Мы, разумеется, не разделяем высокой оценки «Суммы», каковая предполагается у Штраусса, но здравое зерно в этом сопоставлении несомненно есть. Действительно, в иудаизме есть Талмуд, который представляет самую суть иудаизма и есть отдельно «богословие» каббалы, которое противоречит Талмуду и вообще находится всегда на грани официального иудаизма. Таким образом, оказывается, что в иудаизме, как и магометанстве, нет ничего похожего на христианское богословие ни по содержанию (что понятно само собой), ни по типу.

Иудаизм и магометанство обходятся без богословия, и это дарует возможность философам-атеистам благополучно существовать внутри этих сообществ, при том условии, что атеист грамотно уходит от преследования. К краткому обзору этих приемов мы сейчас и перейдем.

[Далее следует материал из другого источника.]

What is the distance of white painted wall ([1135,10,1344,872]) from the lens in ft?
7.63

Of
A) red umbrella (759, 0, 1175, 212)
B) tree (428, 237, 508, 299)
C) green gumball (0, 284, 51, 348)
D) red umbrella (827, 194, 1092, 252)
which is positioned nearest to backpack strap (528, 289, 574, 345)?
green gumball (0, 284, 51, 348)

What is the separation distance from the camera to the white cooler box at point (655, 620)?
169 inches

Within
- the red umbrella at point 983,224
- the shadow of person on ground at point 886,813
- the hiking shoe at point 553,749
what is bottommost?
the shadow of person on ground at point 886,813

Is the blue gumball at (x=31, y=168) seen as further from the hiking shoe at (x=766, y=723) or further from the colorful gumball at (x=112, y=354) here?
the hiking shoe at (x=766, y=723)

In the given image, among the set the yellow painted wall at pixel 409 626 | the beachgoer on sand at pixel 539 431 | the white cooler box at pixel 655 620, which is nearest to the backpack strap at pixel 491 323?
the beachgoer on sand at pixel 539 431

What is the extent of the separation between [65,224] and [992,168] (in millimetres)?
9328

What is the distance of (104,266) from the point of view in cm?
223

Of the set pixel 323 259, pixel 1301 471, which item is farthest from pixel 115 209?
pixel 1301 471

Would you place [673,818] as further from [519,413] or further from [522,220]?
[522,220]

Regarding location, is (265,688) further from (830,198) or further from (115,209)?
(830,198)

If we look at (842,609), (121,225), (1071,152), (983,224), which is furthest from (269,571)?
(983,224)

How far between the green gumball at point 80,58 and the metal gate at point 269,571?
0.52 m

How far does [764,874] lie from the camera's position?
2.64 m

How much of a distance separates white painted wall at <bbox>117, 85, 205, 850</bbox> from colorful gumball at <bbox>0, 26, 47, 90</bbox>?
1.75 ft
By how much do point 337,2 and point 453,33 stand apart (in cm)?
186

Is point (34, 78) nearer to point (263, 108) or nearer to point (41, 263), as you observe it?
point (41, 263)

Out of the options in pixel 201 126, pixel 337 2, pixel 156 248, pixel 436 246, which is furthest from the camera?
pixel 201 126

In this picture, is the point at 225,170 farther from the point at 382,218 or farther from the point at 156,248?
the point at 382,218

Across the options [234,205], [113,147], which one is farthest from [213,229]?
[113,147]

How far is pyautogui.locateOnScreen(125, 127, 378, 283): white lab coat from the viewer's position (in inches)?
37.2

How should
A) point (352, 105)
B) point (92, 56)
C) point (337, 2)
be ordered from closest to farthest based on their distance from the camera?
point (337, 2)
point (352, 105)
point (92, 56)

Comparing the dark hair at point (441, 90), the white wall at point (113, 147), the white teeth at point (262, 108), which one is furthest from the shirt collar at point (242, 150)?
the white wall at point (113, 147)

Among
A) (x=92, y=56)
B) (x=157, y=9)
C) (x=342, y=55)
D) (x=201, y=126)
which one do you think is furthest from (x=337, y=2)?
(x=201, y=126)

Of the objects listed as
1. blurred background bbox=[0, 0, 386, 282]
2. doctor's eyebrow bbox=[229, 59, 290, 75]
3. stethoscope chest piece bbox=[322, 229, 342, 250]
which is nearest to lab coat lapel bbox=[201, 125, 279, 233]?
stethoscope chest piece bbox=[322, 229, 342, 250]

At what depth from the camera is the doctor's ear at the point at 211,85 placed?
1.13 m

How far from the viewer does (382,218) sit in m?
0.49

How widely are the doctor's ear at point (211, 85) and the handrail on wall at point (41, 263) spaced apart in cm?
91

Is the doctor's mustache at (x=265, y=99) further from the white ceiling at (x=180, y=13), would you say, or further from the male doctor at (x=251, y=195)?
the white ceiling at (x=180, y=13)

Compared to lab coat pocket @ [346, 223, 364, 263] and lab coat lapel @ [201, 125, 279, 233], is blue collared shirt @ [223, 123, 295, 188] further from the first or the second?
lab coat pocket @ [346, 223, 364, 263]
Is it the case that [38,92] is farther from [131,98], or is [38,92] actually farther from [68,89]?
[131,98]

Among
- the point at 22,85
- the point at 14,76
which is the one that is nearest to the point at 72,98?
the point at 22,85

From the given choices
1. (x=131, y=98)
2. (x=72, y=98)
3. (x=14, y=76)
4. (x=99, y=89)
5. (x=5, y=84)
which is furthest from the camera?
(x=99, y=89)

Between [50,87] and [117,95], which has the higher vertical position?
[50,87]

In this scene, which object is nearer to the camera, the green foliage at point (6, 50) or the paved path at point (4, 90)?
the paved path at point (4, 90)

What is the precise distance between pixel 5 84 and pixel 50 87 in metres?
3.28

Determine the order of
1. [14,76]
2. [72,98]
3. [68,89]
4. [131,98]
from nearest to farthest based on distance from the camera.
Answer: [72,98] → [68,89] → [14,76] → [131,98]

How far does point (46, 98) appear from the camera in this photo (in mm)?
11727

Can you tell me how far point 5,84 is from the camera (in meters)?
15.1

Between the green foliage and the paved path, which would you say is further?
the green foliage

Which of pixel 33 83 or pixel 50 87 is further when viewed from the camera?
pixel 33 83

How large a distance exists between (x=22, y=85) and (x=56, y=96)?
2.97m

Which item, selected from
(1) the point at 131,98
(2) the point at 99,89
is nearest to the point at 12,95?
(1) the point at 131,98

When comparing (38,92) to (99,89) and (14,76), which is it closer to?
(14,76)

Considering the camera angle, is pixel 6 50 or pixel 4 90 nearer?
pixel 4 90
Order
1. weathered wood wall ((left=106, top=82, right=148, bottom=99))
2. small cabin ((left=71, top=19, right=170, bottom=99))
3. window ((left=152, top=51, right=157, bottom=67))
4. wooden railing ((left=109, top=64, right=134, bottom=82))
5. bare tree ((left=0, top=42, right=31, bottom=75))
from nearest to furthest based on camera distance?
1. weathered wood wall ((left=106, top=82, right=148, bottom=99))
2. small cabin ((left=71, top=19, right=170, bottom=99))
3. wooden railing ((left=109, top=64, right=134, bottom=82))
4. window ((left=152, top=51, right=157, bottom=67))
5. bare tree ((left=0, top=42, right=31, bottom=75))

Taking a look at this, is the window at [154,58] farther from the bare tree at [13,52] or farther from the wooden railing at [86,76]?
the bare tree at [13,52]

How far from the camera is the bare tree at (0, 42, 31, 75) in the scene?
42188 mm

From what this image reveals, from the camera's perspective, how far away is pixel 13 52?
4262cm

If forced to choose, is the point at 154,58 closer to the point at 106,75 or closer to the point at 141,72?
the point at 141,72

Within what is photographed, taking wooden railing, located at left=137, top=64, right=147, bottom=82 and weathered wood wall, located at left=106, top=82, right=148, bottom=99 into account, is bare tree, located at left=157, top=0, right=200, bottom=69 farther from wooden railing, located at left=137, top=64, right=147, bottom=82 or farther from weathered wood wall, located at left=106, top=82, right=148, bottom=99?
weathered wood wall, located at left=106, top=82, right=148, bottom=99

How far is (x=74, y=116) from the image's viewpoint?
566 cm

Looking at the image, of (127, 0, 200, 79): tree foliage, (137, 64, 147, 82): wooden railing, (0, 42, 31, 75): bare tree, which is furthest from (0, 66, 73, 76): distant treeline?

Штраусс перечисляет разного рода способы ухода от преследования, и нас не удивит, что они в основном совпадают с тем, что мы видели выше в этой части нашей работы: это все та же неопределенность, расплывчатость, изобретение новых терминов, употребление привычных терминов в новых значениях (без предупреждения об этом), противоречивость, двусмысленность, лакуны, умолчания, вопросы, которые остаются без ответов и др.

Например, Штраусс отмечает характерное для Маймонида умолчание о бессмертии души и о воскресении тел, и именно в том месте его «Путеводителя», где Маймонид обсуждает вопрос о Божественном Промысле. Маймонид начинает свое рассуждение с философского аргумента против Промысла Божия об отдельных вещах, аргумента, основанного на том наблюдении, что праведники страдают от несчастий, а грешники наслаждаются кажущимся счастьем. Поразительно, но он умалчивает о всем известном ответе на это затруднение – о воздаянии в загробной жизни. Более того, Маймонид не говорит о воздаянии за гробом даже тогда, когда он кратко излагает библейское учение о Промысле, хотя в Писании есть прямое указание на такое воздаяние (см. Strauss 1980, 76–77). Естественно, Штраусс приходит к выводу, что такое умолчание о воздаянии за гробом равносильно его отрицанию.

Стратегию магометанского философа Аль-Фараби по уходу от преследования Штраусс описывает следующим образом: «В начале своего сочинения „Указание путей счастья“, которое является введением в изложение философии Платона и Аристотеля, Аль-Фараби проводит различие между „счастьем в этом мире и в этой жизни“ и „окончательным счастьем в иной жизни“ как будто это для него является само собой разумеющимся. Однако в третьей, то есть наименее заметной, части сочинения – „Платон“ – Аль-Фараби совершенно упраздняет это различие. Мы поймем, что означает это умолчание, убедившись, что в этой части сочинения, посвященной Платону (его диалогам „Горгий“, „Федр“, „Федон“ и „Государство“), Аль-Фараби не упоминает о бессмертии души. „Платон“ Аль-Фараби молча отвергает собственно платоновское учение о жизни после смерти» (см. Strauss 1980, 13).

Далее Штраусс указывает на то, что в одних сочинениях Аль-Фараби излагает достаточно ортодоксальные мнения о жизни после смерти, причем именно в тех, где он говорит как бы от себя. Там же, где он якобы излагает учение Платона или Аристотеля, например, в комментарии к «Никомаховой этике», Аль-Фараби прямо провозглашает, что счастье есть только в этой жизни и все противоположные мнения – о счастии за гробом – являются бреднями и «сказками старых баб» (см. Strauss 1980, 14).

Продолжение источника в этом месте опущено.